Chonlatee sospirò profondamente chiedendosi se dovesse andare di sopra per avvisare Ton o meno. Alla fine pensò che non avrebbe dovuto interferire tra loro, ma non poteva ignorare quei messaggi, quindi aprì la chat per rispondere.

[No, ci siamo separati.]

[Se incontro di nuovo Ton, glielo dico.]

Prima di alzarsi e andare al secondo piano cancellò l’intera conversazione e una volta al piano superiore, andò dritto nel bagno presente nella stanza di Ton, bussò alla porta per chiamarlo.

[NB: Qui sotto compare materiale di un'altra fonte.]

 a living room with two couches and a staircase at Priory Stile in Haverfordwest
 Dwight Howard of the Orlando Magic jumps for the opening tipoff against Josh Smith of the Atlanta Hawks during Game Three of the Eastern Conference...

«Ton, il gel doccia nel bagno al piano di sotto è finito. Vengo a farmi una doccia qui, sbrigati.»

 «Aspetta un minuto.»

Chonlatee decise di aprire la porta del balcone per prendere un po’ aria fresca mentre aspettava che Ton finisse di fare la doccia. Il leggero profumo di fiori lo fece rilassare e la sua mente iniziò a vagare senza alcuna direzione.

Tonhon era un marinaio. Il marinaio e il mare venivano collegati e legati insieme da ancore pesanti e affilate che puntavano dritte verso il fondale marino per l’ancoraggio. Cosa significava realmente il tatuaggio dell’ancora?

Chon non riuscì a capacitarsi del fatto che i due sarebbero ritornati presto insieme.

Non era sbagliato intrattenersi, giusto? Perché i marinai non sarebbero mai stati separati dal mare.

E Chonlatee voleva avere Tonhon solo per lui.